Já para o mercado de sementes ficou definido no ACC o desinvestimento de determinados ativos relacionados ao negócio de sementes de milho da Dow no território brasileiro, dentre os quais destacam-se a transferência da cópia do banco de germoplasma da DAS Sementes, a transferência de parte dos híbridos em Pipeline e híbridos comerciais da Dow no Brasil, e a transferência de plantas produtivas, centros de pesquisa, marcas, equipe e força de vendas.

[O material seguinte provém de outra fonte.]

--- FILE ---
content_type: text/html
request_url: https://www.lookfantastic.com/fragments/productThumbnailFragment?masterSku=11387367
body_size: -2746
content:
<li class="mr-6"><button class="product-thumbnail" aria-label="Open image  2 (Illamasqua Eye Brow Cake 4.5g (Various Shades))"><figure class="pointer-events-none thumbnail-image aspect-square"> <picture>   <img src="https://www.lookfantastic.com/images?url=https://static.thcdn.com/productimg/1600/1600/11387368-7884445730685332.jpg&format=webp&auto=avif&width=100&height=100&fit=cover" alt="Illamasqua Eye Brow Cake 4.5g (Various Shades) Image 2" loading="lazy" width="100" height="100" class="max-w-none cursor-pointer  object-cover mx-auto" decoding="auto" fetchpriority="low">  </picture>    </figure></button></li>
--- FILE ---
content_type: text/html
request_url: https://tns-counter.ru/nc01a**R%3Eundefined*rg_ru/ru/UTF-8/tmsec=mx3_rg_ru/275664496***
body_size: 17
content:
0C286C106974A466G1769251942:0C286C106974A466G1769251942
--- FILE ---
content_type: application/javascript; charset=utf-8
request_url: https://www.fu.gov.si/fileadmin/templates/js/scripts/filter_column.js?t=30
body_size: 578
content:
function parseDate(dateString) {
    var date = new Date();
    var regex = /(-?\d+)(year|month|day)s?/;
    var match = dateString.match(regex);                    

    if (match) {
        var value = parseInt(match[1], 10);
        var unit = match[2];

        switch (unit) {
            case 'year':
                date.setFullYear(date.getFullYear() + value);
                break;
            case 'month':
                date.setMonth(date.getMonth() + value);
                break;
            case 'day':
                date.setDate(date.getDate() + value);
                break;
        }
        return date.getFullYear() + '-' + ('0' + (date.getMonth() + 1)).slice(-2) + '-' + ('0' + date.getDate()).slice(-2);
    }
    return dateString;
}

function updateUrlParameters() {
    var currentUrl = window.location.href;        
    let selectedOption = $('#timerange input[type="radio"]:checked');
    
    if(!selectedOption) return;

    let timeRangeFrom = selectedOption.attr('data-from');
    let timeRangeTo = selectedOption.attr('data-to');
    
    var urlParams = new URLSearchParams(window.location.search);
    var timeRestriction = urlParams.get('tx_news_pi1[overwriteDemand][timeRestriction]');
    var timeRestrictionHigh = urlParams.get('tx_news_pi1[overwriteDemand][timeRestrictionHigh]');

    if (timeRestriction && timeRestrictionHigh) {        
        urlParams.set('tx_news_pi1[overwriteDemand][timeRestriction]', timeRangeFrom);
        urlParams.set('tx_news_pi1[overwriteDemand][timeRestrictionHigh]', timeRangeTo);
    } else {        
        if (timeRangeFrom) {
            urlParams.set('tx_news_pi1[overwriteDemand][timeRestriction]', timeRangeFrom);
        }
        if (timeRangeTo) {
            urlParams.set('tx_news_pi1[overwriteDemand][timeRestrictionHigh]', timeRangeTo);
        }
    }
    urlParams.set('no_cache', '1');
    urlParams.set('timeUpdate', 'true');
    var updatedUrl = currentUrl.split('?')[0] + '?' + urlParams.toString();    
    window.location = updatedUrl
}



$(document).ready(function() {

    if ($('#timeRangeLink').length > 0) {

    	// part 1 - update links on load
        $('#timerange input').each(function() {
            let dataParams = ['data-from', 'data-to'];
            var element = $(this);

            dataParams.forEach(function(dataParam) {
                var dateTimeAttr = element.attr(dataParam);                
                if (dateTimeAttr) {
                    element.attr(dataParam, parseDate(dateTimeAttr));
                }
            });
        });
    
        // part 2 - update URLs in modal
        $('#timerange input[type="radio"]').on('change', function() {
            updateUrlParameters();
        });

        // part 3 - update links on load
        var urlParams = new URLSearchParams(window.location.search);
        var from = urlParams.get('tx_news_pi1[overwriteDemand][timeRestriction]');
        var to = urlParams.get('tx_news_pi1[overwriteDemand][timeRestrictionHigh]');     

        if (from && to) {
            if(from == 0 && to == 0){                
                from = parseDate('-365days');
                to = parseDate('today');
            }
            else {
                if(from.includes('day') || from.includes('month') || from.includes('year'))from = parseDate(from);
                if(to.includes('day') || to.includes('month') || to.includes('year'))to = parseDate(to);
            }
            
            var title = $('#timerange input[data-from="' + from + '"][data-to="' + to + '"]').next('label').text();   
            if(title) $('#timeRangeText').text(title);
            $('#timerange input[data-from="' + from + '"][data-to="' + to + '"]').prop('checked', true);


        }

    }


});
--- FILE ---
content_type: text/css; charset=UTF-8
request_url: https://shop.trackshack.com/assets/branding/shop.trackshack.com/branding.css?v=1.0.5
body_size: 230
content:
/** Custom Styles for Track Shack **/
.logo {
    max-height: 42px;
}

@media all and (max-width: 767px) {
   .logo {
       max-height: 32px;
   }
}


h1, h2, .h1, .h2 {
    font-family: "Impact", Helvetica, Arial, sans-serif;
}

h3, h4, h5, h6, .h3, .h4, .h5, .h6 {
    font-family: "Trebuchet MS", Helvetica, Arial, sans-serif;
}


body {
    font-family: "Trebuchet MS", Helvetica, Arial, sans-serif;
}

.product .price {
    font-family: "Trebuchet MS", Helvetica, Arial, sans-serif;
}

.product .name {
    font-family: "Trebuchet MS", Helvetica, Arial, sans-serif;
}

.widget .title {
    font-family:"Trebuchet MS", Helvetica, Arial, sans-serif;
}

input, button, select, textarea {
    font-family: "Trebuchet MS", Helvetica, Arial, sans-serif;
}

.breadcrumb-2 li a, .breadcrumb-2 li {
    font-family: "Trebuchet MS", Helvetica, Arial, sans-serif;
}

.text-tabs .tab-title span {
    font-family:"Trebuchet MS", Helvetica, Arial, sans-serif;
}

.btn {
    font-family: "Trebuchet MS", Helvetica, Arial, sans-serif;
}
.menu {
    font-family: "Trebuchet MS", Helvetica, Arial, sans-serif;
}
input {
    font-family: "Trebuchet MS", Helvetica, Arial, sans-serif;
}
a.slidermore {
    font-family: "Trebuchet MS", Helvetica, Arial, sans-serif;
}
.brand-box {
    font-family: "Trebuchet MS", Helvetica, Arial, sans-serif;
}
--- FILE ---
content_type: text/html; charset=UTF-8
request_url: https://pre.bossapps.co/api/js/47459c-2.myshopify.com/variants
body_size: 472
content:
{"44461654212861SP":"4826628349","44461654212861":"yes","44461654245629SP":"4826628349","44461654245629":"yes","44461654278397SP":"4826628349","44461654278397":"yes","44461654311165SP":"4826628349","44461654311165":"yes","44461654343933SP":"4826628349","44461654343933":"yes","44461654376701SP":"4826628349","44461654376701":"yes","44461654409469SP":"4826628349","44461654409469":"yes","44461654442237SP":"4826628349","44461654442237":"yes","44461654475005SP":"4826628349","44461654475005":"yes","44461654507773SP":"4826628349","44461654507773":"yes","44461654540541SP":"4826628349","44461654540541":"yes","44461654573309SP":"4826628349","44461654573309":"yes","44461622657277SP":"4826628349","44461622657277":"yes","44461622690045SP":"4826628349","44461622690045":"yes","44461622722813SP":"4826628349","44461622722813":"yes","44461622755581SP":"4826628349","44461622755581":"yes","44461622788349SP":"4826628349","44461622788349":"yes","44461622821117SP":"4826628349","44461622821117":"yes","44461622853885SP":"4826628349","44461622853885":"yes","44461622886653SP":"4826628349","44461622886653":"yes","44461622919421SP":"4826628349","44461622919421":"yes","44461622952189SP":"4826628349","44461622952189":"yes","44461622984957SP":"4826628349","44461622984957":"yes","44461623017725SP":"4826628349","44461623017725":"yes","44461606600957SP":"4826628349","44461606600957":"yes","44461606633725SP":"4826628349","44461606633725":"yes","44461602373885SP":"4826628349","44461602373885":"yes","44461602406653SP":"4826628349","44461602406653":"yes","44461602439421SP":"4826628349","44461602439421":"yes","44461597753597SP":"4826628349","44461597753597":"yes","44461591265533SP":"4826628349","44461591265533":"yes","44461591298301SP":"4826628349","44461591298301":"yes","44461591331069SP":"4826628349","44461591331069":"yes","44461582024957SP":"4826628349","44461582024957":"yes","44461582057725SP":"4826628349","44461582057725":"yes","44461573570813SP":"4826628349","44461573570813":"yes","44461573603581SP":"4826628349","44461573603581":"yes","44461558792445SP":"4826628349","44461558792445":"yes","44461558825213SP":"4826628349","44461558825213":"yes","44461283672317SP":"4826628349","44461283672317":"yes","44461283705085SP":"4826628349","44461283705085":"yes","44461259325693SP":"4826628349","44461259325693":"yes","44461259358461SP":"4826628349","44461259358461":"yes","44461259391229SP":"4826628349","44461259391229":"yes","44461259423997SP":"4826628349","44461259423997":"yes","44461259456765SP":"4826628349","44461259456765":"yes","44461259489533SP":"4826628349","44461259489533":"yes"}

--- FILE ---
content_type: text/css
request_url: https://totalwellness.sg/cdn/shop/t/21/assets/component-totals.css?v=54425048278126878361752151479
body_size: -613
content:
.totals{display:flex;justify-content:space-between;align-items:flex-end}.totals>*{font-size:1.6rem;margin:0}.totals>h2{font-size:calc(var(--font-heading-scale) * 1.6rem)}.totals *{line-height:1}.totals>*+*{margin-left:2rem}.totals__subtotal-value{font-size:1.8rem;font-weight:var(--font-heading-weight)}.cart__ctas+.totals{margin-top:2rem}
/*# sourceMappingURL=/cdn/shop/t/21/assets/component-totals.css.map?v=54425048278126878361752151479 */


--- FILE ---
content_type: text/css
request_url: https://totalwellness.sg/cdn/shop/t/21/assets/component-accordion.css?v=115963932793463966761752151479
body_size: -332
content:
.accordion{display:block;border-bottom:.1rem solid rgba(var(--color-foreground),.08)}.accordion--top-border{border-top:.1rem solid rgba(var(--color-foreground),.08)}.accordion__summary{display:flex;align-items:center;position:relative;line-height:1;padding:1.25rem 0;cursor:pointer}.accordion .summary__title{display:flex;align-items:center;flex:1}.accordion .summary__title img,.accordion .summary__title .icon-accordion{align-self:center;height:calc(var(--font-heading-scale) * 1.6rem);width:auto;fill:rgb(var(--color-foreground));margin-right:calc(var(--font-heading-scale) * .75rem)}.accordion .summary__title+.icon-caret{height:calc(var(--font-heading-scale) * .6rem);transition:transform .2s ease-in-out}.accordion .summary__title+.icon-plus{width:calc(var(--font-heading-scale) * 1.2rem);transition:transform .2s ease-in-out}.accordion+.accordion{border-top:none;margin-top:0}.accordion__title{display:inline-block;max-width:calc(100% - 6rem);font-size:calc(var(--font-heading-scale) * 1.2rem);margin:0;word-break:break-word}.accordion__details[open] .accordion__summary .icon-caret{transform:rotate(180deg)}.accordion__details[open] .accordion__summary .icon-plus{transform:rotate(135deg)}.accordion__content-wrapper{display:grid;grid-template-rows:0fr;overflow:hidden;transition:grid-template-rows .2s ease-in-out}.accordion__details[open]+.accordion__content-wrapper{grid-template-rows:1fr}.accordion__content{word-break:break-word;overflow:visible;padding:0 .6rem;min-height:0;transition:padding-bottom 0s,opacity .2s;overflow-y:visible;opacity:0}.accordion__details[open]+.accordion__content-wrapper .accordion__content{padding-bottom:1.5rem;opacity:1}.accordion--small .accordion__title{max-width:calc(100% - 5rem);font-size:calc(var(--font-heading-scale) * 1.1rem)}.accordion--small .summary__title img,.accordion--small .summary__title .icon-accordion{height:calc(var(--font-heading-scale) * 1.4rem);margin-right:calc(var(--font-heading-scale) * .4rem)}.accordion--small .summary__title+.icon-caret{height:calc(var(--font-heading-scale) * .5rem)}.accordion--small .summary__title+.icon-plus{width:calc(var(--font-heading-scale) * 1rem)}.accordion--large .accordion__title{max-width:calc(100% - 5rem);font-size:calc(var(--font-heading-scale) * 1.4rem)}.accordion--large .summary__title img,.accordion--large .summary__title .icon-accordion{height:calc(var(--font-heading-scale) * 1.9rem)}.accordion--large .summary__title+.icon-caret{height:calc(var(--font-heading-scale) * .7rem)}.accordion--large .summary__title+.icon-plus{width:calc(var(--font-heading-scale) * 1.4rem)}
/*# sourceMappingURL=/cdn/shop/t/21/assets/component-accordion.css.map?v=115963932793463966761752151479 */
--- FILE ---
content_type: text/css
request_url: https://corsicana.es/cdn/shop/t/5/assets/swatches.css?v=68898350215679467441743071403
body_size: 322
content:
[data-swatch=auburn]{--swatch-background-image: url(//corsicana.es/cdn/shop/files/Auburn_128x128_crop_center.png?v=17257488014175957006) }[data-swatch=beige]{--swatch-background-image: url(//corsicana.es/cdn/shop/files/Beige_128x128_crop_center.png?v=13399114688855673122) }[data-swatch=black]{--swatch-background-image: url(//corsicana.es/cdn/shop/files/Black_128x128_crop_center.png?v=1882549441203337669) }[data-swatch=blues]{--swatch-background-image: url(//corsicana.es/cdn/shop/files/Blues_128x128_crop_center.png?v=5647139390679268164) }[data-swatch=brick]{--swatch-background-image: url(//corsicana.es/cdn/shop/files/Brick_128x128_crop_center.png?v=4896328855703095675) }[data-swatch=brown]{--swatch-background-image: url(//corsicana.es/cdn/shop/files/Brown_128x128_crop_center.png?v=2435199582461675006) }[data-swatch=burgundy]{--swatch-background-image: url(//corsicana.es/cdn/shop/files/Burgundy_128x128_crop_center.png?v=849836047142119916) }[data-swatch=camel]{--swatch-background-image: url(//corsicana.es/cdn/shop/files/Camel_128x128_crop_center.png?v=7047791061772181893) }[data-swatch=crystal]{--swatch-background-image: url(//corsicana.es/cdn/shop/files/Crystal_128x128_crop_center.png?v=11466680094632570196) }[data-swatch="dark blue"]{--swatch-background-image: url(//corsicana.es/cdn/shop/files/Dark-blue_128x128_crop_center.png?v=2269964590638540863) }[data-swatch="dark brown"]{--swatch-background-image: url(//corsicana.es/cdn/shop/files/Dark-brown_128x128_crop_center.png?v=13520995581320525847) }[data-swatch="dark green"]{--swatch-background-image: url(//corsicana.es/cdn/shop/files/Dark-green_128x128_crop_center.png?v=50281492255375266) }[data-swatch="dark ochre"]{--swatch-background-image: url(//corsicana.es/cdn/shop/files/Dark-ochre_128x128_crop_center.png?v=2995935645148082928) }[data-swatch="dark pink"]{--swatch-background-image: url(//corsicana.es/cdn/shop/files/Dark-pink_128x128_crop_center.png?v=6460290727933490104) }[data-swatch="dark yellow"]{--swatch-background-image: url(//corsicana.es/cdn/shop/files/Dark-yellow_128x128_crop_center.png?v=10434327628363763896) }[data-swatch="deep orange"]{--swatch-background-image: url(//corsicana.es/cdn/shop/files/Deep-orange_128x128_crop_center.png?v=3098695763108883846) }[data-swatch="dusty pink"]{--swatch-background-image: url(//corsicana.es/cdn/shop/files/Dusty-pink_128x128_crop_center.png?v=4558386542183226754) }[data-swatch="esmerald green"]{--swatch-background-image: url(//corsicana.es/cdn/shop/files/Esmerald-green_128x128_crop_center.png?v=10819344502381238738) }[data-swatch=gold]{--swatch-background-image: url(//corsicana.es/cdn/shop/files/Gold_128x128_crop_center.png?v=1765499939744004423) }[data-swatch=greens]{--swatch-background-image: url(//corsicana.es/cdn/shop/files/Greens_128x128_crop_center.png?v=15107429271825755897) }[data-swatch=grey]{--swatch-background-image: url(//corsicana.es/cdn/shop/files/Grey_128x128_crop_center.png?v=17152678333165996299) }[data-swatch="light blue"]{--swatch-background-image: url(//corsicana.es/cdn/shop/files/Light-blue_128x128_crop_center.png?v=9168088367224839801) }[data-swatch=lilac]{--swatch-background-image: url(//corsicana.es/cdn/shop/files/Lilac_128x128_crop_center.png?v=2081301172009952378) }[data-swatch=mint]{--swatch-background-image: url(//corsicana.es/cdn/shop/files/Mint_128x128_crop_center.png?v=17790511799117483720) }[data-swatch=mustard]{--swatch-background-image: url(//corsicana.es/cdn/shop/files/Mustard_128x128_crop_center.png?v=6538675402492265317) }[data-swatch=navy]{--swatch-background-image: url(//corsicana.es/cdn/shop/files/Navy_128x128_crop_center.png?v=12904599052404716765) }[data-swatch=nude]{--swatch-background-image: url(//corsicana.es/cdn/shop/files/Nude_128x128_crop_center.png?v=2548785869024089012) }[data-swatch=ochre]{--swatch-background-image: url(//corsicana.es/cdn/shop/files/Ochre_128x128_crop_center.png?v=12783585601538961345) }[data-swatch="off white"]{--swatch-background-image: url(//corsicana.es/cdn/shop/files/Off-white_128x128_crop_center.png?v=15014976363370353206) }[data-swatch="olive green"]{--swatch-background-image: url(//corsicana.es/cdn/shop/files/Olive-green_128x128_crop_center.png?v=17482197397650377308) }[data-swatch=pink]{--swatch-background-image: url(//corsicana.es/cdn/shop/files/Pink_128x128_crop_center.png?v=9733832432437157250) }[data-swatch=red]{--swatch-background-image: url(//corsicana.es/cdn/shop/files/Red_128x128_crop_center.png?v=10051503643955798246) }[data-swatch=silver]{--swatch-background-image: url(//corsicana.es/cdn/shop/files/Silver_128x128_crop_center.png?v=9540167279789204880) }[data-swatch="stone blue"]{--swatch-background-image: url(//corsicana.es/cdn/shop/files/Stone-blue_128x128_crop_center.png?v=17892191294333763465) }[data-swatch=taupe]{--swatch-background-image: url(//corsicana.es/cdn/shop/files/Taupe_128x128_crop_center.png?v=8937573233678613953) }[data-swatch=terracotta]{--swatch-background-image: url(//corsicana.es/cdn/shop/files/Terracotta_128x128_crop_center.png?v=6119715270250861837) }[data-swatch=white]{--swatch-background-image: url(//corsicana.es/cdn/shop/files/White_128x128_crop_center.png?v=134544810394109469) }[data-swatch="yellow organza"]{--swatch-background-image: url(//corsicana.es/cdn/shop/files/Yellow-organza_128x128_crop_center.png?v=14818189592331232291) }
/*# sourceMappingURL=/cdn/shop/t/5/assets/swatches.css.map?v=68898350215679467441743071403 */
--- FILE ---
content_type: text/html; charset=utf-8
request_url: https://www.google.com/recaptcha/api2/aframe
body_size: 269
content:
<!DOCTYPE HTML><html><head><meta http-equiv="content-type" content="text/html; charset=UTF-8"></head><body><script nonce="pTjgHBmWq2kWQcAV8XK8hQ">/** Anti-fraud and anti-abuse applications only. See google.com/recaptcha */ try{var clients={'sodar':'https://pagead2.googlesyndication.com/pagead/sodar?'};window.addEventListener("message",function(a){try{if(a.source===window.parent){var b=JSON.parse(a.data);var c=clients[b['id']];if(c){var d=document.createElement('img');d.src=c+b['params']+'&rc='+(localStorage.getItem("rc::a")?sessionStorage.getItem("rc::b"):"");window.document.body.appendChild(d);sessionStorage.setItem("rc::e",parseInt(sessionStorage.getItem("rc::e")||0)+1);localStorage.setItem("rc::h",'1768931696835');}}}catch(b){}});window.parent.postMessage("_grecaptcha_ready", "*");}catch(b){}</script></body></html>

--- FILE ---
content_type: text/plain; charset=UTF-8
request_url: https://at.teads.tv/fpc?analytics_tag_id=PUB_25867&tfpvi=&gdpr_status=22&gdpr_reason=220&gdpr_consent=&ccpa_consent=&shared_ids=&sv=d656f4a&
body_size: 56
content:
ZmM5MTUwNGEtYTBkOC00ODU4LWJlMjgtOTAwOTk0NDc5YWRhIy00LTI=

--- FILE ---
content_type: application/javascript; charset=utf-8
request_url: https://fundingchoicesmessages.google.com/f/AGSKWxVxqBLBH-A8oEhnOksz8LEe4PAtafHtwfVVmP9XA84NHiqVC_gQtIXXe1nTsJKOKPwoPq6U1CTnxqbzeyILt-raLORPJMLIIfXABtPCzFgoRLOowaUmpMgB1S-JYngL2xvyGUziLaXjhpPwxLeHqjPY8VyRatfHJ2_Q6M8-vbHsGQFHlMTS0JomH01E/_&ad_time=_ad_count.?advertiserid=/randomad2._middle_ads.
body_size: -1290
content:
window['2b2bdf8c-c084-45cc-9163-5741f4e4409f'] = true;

O ACC proposto estabelece ainda os requisitos mínimos dos possíveis compradores, de modo a definir um perfil de agente econômico capaz de rivalizar de forma efetiva com a nova empresa resultante da fusão global. As formas e prazos de desinvestimento são confidenciais.

O acordo foi negociado junto à Superintendência-Geral do Cade, que encaminhou sua recomendação de aprovação condicional da fusão ao Tribunal do órgão. O Conselho confirmou os termos do ACC na sessão de julgamento desta quarta-feira, a primeira realizada após a remessa do caso para apreciação junto ao colegiado.  “O julgamento ágil foi facilitado pelos contatos empreendidos entre a Superintendência e o Tribunal durante a análise do caso no Cade”, avaliou o relator.